NSCLC initiation and progression are multi-step processes involving numerous genes and regulatory elements, and like all malignancies is characterized by upregulation of oncogenes and/or down-regulation of tumor suppressor genes. MiRNAs regulate 1/3rd of the human genome via translational inhibition or degradation of the cognate genes, and form complex regulatory networks that have been implicated in malignant progression. Aberrant expression of miRNAs has been detected in multiple cancers, and are increasingly being considered as prognostic biomarkers and therapeutic targets.9 MiR-625 is significantly downregulated in gastric cancer, and its low levels are associated with a higher risk of lymph node metastasis. Mechanistically, it acts a tumor suppressor in gastric cancer by regulating ILK expression levels.5 Analysis of 158 pairs of esophageal cancer and para-cancerous tissues also revealed significantly lower levels of miR-625 in the tumor tissues. In vitro studies further showed that miR-625 inhibited the proliferation and invasion of tumor cells by targeting Sox2.8 In agreement with previous studies, we found that miR-625 expression was significantly lower in NSCLC tissues, while the expression of Resistin was significantly higher. Resistin levels were negatively correlated to miR-625, and significantly associated with tumor differentiation, clinical stage and lymph node metastasis in the NSCLC patients. Resistin is a cysteine-rich protein with a molecular weight of 12.5 kDa, and is primarily secreted by macrophages, dendritic cells and monocytes.10 In a previous study, significantly higher circulating Resistin levels were reported in NSCLC patients compared to healthy controls that was related to the weight loss in the former.15 Gong et al.13 also detected aberrantly higher levels of Resistin in lung adenocarcinoma tissues, which promoted tumor cell invasion and metastasis by upregulating MMP2 and Twist1 via the TLR4/Src/NF-κB/PI3K/Akt pathway. Bioinformatics analysis predicted Resistin as a target of miR-625, and the dual-luciferase gene reporter assay further confirmed that Resistin was negatively regulated by miR-625.

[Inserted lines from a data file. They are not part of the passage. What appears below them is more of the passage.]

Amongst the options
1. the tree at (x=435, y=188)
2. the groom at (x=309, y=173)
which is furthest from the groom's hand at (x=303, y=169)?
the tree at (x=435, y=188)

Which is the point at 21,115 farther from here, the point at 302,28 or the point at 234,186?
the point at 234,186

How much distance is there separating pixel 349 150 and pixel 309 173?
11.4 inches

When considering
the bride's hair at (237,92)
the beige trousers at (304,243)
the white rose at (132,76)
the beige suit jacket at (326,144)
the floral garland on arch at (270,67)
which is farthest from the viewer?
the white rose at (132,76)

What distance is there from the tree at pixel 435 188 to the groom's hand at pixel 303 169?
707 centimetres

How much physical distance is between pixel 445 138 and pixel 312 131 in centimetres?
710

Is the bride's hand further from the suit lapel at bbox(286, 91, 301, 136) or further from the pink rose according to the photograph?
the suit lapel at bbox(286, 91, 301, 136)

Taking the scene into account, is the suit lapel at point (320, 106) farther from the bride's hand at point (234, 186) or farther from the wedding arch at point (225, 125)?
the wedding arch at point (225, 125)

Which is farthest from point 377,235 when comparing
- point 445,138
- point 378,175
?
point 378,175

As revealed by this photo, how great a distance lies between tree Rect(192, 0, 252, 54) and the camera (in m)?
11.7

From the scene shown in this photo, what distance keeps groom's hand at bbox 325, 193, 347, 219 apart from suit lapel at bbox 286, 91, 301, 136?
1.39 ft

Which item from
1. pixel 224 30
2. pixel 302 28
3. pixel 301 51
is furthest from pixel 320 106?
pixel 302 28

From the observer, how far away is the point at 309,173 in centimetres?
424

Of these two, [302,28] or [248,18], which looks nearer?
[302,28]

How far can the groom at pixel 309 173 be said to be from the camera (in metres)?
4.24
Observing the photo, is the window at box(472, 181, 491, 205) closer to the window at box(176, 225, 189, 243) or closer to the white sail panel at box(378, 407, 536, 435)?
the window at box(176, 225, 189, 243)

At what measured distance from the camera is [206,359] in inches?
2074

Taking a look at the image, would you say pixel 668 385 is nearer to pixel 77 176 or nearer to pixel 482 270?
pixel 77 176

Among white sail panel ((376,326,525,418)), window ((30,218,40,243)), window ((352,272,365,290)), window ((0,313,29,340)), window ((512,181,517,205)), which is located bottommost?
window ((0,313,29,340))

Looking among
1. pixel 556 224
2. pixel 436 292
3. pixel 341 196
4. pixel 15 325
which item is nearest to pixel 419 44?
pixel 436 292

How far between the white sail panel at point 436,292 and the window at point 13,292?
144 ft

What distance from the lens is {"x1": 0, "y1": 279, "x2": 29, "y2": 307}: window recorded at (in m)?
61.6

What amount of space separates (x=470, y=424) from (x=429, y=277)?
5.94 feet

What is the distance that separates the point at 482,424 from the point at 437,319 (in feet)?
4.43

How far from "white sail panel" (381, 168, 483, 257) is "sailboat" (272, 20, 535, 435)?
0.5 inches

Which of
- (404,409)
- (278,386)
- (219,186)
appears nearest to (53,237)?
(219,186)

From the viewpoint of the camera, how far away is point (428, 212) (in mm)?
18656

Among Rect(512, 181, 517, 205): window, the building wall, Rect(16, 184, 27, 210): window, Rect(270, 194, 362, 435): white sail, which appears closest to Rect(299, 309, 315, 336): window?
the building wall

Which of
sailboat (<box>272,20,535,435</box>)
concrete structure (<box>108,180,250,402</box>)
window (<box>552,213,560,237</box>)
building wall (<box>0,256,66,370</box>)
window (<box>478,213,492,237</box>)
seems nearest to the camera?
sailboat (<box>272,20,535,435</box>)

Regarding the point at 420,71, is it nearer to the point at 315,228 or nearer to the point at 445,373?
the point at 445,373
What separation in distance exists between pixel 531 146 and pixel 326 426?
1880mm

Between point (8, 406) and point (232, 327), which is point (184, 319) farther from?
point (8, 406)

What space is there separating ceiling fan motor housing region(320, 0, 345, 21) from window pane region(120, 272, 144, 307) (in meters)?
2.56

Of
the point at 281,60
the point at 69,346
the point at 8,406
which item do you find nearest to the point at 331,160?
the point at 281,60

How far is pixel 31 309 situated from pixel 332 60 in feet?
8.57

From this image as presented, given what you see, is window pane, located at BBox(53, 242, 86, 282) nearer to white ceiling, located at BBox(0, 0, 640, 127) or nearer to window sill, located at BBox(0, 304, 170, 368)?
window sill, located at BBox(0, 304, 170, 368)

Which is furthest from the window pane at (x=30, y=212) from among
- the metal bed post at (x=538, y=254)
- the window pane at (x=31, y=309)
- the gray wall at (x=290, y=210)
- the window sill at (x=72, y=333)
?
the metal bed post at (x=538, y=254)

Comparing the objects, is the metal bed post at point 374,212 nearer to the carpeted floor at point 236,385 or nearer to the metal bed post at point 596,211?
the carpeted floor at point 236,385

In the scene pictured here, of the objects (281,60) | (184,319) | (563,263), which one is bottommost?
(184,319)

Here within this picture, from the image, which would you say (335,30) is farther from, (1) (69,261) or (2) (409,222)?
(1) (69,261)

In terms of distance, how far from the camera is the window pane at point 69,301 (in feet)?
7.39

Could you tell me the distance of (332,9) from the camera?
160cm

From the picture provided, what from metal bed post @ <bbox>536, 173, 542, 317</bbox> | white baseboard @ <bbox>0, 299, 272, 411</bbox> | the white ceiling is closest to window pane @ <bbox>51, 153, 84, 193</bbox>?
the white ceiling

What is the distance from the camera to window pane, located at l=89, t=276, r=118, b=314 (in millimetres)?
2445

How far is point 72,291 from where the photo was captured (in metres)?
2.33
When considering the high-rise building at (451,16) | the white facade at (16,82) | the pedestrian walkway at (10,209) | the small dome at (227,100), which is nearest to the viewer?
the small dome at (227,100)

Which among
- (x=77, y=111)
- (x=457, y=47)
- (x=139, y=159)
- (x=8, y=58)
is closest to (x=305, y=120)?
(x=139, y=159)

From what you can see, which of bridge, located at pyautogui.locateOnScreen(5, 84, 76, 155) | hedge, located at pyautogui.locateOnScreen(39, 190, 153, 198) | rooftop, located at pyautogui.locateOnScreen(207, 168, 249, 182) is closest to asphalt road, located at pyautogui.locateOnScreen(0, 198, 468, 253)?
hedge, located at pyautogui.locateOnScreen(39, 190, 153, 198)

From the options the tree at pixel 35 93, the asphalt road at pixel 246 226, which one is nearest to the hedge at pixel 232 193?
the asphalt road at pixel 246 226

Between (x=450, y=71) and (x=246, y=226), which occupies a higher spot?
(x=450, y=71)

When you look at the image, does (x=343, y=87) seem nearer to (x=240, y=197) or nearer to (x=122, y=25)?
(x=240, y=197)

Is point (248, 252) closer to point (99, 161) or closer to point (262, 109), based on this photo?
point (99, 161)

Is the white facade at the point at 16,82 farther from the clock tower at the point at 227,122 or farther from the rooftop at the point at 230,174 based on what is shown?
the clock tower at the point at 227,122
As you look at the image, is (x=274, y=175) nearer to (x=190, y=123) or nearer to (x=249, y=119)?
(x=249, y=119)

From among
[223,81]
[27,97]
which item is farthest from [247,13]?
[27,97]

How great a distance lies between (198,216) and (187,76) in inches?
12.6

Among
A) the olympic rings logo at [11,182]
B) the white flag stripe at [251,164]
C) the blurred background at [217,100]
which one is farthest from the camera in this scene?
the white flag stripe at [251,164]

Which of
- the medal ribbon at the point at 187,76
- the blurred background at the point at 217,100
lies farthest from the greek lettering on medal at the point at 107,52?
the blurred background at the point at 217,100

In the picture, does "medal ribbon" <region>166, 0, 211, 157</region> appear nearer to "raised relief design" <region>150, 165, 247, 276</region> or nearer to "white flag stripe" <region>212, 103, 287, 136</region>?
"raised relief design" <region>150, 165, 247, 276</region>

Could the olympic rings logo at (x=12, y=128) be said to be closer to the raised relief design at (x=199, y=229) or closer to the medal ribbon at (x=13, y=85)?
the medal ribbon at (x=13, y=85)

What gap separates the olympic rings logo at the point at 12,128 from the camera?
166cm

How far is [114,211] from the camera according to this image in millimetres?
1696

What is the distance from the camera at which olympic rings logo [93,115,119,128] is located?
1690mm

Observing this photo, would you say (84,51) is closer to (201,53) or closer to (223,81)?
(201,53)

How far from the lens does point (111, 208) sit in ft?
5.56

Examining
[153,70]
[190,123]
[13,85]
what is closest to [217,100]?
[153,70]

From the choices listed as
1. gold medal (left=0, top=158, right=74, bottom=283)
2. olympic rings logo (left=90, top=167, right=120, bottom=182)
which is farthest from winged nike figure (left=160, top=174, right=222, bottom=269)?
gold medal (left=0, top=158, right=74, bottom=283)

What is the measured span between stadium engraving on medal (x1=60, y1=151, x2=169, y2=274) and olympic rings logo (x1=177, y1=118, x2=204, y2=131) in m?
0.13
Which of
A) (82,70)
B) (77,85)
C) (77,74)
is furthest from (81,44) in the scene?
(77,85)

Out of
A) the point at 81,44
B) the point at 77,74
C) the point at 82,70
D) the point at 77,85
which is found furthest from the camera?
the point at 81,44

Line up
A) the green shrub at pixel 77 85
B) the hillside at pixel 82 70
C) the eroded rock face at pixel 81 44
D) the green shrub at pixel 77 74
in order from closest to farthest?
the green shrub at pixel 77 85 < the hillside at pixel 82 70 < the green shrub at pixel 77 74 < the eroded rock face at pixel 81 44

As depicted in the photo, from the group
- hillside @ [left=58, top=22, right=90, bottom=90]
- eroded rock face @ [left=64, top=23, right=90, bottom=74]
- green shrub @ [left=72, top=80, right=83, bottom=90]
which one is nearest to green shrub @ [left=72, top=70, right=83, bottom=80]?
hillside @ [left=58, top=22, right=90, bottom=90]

Consistent with the patient tissues, the human NSCLC cell lines also showed significantly lower levels of Resistin mRNA and protein compared to normal bronchial epithelial cells, along with lower miR-625 expression. Tumor invasion and metastasis are the basis of malignant progression, and hinge on tumor cell proliferation and migration.16 Upregulation of miR-625 using a mimic, as well as silencing of Resistin mRNA, significantly reduced the proliferation, invasion and migration of the NSCLC cells, while downregulation of miR-625 had a neoplastic effect. Metastasis involves multiple processes such as angiogenesis, loss of intercellular adhesion, and EMT.17,18 EMT plays a key role in the early stages of tumor metastasis wherein the epithelial cells gradually lose their attachment to the basement membrane and acquire mesenchymal characteristics such as minimal intercellular adhesion and increased motility, resulting in higher migration capacity, tissue invasion and metastasis.18 E-cadherin and vimentin typify the epithelial and mesenchymal phenotypes respectively. Studies have shown that AKT is a major regulator of the EMT process, and that TGF-β1 induces EMT of lung cancer cells via the PI3K/AKT and MAPK/ERK1/2 pathways.19 AKT directly upregulates the mesenchymal Snail/Twist proteins and inhibits E-cadherin. Snail/Twist proteins also directly inhibit E-cadherin by binding to the latter’s promoter region and drive the EMT.20 We found that miR-625 upregulation or inhibition of Resistin downregulated mesenchymal markers, as well as p-AKT and p-PI3K, and decreased E-cadherin levels. Finally, miR-625 and si-Resistin significantly impaired the tumorigenic ability of NSCLC in vivo, while the miR-625 inhibitor promoted tumorigenesis.

Conclusions

MiR-625 acts as tumor suppressor in NSCLC by targeting Resistin. It is frequently downregulated in NSCLC tissues, which likely promotes tumor progression and metastasis via increased EMT through the PI3K/AKT/Snail signaling pathway. Our findings provide novel insights into the roles of miR-625 and Resistin in NSCLC, and identify potential prognostic biomarkers and therapeutic targets.